◆ **Document text**
---

DUSIBURG, Germany (Reuters) - Germany must bounce back from last year's disappointing Nations League campaign with a firm start in their opening 2022 World Cup qualifiers, coach Joachim Loew said ahead of Thursday's home game against Iceland in Europe's Group J.
A 6-0 drubbing by Spain in their final Nations League match in November meant early elimination for the 2014 world champions and left a bitter taste after Germany also made a group stage exit in the 2018 World Cup.
Loew, who said earlier in March he would quit after the June 11- July 11 European championship, asked his players to prove their worth as Germany visit Romania on Sunday and host North Macedonia next Wednesday.
"I expect a response and we also have to show that we have made progress, demonstrating the kind of running and fighting spirit that makes us a passionate team," the 61-year old told a news conference on Wednesday.
"We have to start with a string of good results and performances, throwing in everything that's necessary to make an impression after last November's disappointment."
Loew will miss Toni Kroos after the Real Madrid playmaker was forced to pull out with a muscle injury but was confident that a plethora of options in midfield would compensate for his absence.
He particularly singled out Manchester City's attacking midfielder Ilkay Gundogan, who has been in superb form for the Premier League leaders this season.

---

◆ **Extracted records**
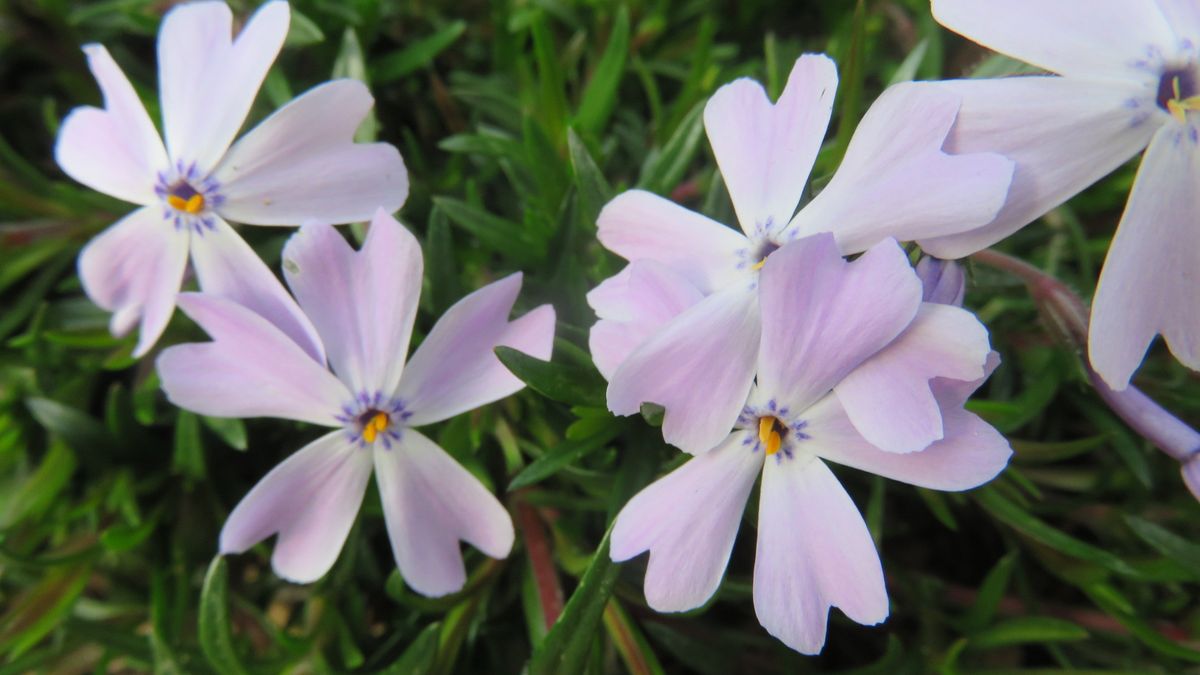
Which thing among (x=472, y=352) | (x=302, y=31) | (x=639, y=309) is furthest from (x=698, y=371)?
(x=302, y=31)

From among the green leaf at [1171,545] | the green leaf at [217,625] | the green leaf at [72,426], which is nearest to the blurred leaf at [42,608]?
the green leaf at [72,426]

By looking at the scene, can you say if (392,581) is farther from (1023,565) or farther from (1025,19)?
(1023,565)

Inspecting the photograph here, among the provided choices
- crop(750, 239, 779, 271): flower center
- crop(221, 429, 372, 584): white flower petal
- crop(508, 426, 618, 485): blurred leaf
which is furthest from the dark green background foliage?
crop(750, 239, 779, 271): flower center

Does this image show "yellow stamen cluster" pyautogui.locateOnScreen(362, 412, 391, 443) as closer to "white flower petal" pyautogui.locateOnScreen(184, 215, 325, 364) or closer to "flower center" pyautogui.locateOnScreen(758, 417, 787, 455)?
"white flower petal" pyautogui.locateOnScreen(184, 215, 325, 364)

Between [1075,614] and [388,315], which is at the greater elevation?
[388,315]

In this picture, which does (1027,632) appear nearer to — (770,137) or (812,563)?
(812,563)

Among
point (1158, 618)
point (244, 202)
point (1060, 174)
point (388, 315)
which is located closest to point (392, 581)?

---

◆ **Task item A**
Translate this sentence from the Reuters report on Germany's World Cup qualifiers into Spanish: "He particularly singled out Manchester City's attacking midfielder Ilkay Gundogan, who has been in superb form for the Premier League leaders this season."
◆ **Task item B**
According to the Reuters report on Germany's World Cup qualifiers, which player pulled out of the squad, and why?
◆ **Task item C**
Pick up the Reuters report on Germany's World Cup qualifiers after its final sentence and carry it forward.
The records have no connection to the Reuters report on Germany's World Cup qualifiers.

◆ **Answer A**
En particular, destacó al centrocampista ofensivo del Manchester City Ilkay Gundogan, que ha estado en una forma excelente esta temporada con el líder de la Premier League.

◆ **Answer B**
Toni Kroos, the Real Madrid playmaker, pulled out with a muscle injury.

◆ **Answer C**
"Leon Goretzka, Gundogan and Joshua Kimmich are in very good form so we are very well stocked in midfield. Kroos always wants to play of course but the medical staff said it wasn't possible this time," he said.
"Ilkay is an exceptionally good strategist, he always was but he was injured in the past ahead of major tournaments. He has not had any injuries for two or three years now and has played regularly, showing a lot more goal threat."
Loew stressed he expected a tough game against Iceland, who missed out on qualifying for Euro 2020 after reaching the 2018 World Cup and Euro 2016, where they won the hearts of neutral fans by advancing to the quarter-finals.
"Sport is very important in Iceland, even in the icy months," he said.
"The Icelanders are known for their winning mentality as they never give up no matter how the game goes. They are compact and can defend really well, a very difficult opponent."